-- WHAT IS BEING ASKED --
Begin at the line that has "Of the provided options" and stop after the line that has "Answer: the point". Rewrite only those lines, renaming "furthest" to "most distant" and leaving everything else unchanged.

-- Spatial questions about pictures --

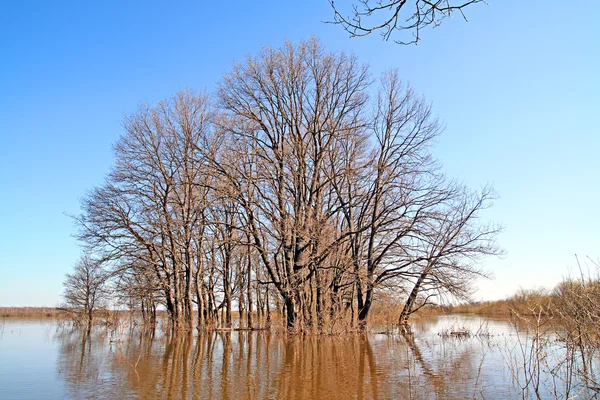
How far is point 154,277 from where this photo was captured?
2616cm

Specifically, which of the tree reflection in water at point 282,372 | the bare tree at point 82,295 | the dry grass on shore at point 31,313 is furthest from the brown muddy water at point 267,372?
the dry grass on shore at point 31,313

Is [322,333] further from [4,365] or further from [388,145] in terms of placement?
[4,365]

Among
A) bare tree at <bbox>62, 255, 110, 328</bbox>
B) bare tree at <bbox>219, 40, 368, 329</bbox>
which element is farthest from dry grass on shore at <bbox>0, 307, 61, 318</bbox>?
bare tree at <bbox>219, 40, 368, 329</bbox>

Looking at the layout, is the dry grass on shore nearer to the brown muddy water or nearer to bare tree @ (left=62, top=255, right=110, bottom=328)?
bare tree @ (left=62, top=255, right=110, bottom=328)

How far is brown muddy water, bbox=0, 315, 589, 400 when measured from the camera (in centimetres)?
817

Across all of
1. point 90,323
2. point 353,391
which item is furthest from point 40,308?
point 353,391

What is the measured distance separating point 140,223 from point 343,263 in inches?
467

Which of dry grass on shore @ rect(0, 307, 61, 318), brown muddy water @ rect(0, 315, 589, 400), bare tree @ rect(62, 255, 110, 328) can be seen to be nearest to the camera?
brown muddy water @ rect(0, 315, 589, 400)

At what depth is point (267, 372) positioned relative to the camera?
410 inches

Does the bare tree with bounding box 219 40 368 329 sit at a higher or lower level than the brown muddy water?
higher

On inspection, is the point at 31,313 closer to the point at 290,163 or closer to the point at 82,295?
the point at 82,295

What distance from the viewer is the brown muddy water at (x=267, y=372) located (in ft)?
26.8

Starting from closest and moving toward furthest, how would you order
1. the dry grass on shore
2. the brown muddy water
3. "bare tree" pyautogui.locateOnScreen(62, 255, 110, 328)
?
the brown muddy water < "bare tree" pyautogui.locateOnScreen(62, 255, 110, 328) < the dry grass on shore

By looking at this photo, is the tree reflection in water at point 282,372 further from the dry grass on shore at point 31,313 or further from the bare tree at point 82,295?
the dry grass on shore at point 31,313
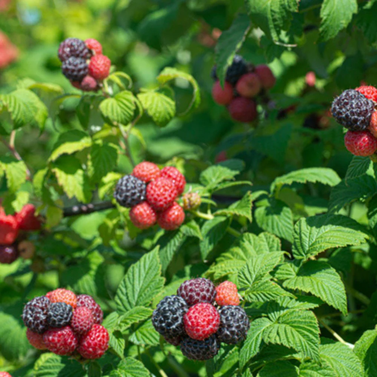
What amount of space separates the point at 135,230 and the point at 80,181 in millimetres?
245

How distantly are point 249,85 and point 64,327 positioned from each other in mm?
1101

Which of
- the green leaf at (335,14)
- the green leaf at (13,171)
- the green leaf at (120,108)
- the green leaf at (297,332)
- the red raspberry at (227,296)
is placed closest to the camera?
the green leaf at (297,332)

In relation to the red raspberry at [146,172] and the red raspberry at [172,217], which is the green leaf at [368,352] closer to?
the red raspberry at [172,217]

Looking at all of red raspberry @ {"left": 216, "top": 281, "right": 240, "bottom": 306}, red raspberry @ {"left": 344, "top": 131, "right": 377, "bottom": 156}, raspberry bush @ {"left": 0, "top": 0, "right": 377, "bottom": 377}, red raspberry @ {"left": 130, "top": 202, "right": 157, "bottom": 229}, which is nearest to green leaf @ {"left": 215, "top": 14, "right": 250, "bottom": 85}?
raspberry bush @ {"left": 0, "top": 0, "right": 377, "bottom": 377}

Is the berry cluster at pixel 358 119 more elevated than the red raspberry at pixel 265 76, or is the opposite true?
the berry cluster at pixel 358 119

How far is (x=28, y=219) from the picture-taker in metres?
1.92

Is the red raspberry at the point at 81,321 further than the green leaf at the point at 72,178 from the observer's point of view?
No

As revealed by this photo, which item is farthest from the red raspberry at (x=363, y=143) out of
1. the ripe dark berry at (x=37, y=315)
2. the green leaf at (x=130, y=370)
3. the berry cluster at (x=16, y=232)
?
the berry cluster at (x=16, y=232)

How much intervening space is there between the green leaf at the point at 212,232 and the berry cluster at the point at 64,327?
40cm

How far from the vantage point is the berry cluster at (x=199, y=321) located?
3.73 feet

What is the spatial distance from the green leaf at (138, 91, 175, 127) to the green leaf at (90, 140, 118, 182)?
0.17 metres

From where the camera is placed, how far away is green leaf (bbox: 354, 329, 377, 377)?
1.24m

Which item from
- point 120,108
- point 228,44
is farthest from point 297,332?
point 228,44

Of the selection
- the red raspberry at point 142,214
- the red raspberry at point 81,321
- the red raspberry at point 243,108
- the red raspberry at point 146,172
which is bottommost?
the red raspberry at point 81,321
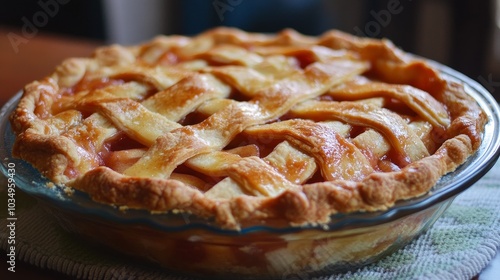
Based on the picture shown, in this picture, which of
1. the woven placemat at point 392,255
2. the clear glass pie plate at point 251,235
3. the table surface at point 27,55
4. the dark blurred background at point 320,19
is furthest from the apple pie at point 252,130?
the dark blurred background at point 320,19

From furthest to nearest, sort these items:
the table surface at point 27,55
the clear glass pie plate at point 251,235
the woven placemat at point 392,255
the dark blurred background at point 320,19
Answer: the dark blurred background at point 320,19 < the table surface at point 27,55 < the woven placemat at point 392,255 < the clear glass pie plate at point 251,235

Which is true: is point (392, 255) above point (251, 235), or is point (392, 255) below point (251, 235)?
below

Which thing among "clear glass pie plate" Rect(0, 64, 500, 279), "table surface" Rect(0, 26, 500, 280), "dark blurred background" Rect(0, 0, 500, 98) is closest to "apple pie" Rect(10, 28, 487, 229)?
"clear glass pie plate" Rect(0, 64, 500, 279)

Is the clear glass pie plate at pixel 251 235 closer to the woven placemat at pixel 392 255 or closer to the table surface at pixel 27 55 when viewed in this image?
the woven placemat at pixel 392 255

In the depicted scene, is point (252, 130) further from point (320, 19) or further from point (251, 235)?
point (320, 19)

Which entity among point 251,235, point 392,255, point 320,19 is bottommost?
point 320,19

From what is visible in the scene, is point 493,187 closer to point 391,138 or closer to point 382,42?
point 391,138

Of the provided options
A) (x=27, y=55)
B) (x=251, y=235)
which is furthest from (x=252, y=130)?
(x=27, y=55)

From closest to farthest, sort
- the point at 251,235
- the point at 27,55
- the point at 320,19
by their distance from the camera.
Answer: the point at 251,235 < the point at 27,55 < the point at 320,19
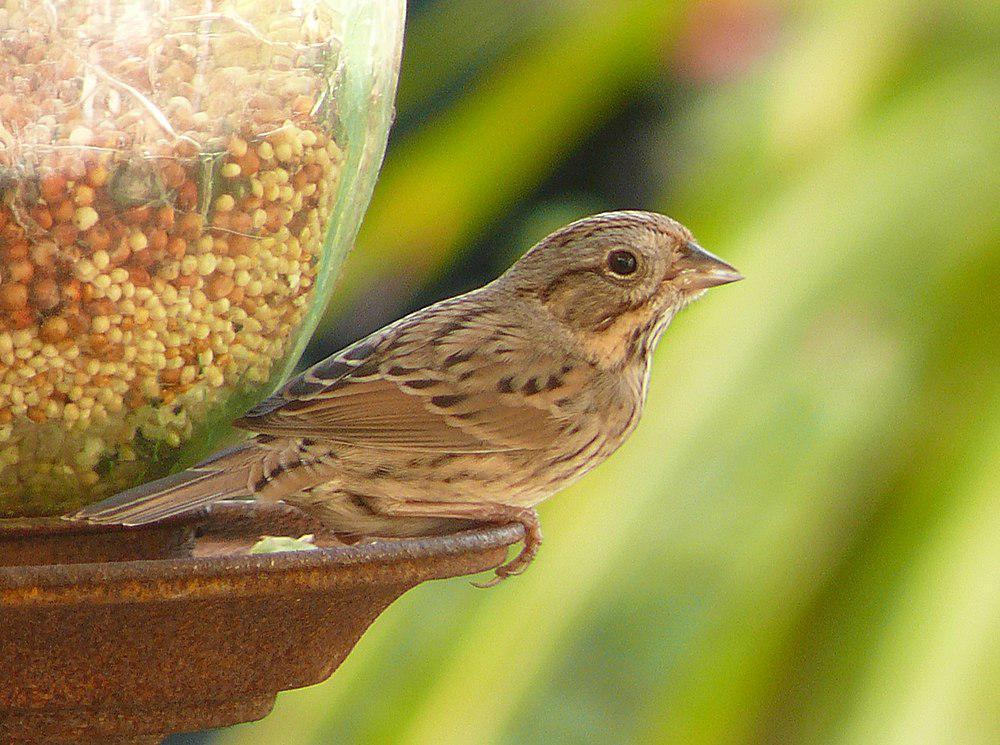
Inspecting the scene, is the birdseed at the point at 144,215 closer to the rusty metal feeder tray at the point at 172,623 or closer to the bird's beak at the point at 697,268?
the rusty metal feeder tray at the point at 172,623

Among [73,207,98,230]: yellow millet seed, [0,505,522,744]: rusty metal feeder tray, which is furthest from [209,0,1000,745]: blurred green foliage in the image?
[73,207,98,230]: yellow millet seed

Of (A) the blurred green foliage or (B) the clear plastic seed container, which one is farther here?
(A) the blurred green foliage

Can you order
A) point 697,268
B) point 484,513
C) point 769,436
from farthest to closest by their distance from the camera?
point 769,436 < point 697,268 < point 484,513

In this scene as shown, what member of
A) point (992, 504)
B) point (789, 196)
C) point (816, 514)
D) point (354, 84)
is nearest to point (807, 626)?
point (816, 514)

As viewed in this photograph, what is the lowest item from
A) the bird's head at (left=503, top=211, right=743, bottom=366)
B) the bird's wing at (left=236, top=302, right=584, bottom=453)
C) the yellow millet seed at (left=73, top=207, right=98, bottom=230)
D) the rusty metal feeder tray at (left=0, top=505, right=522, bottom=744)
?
the rusty metal feeder tray at (left=0, top=505, right=522, bottom=744)

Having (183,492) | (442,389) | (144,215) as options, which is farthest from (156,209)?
(442,389)

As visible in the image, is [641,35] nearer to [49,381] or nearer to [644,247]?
[644,247]

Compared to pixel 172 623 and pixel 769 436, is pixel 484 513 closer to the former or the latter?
pixel 172 623

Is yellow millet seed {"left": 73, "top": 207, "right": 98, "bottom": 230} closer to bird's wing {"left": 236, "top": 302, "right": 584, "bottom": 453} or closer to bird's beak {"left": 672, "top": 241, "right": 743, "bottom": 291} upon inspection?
bird's wing {"left": 236, "top": 302, "right": 584, "bottom": 453}
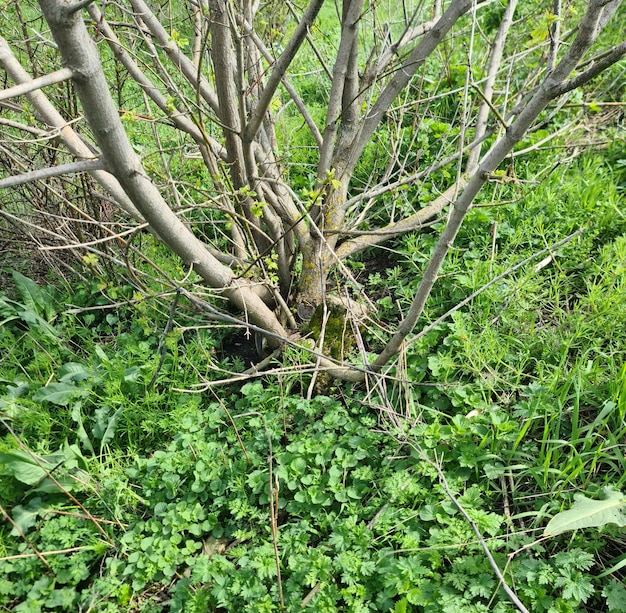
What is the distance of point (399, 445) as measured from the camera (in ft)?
7.25

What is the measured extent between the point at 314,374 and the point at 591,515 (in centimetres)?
135

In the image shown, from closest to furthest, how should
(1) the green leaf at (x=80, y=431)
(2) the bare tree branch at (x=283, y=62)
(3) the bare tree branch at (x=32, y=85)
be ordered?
1. (3) the bare tree branch at (x=32, y=85)
2. (2) the bare tree branch at (x=283, y=62)
3. (1) the green leaf at (x=80, y=431)

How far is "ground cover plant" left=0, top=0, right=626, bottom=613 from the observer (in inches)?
70.2

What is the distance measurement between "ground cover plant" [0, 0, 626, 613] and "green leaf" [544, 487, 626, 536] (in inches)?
0.4

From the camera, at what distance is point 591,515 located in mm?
1687

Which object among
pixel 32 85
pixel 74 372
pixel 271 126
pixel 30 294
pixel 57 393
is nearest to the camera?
pixel 32 85

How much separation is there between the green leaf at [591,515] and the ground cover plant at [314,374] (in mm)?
11

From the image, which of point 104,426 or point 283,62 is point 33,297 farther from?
point 283,62

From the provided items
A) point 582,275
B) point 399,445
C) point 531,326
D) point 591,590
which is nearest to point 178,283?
point 399,445

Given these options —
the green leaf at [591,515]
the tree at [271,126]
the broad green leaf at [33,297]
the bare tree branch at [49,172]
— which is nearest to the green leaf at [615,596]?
the green leaf at [591,515]

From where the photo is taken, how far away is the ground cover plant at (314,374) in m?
1.78

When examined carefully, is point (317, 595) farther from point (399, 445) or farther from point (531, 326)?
point (531, 326)

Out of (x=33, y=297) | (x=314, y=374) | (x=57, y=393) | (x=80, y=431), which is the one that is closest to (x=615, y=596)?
(x=314, y=374)

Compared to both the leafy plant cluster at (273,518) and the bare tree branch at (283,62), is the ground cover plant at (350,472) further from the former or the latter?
the bare tree branch at (283,62)
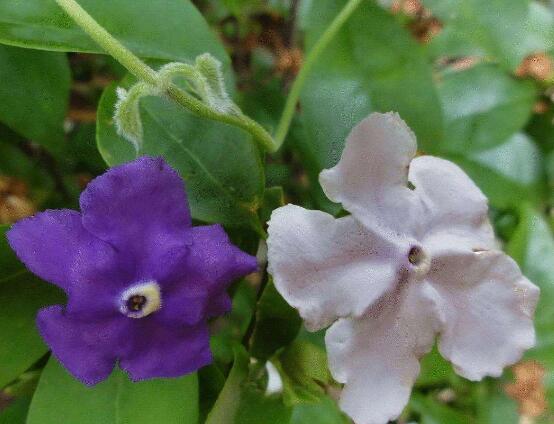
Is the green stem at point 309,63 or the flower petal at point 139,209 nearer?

-- EXERCISE ANSWER --
Of the provided options
A) (x=27, y=55)
B) (x=251, y=235)
which is most distant from (x=252, y=130)?
(x=27, y=55)

From closest to farthest, sort
- the point at 251,235
- the point at 27,55
- the point at 320,19
by their distance from the camera.
Answer: the point at 251,235 < the point at 27,55 < the point at 320,19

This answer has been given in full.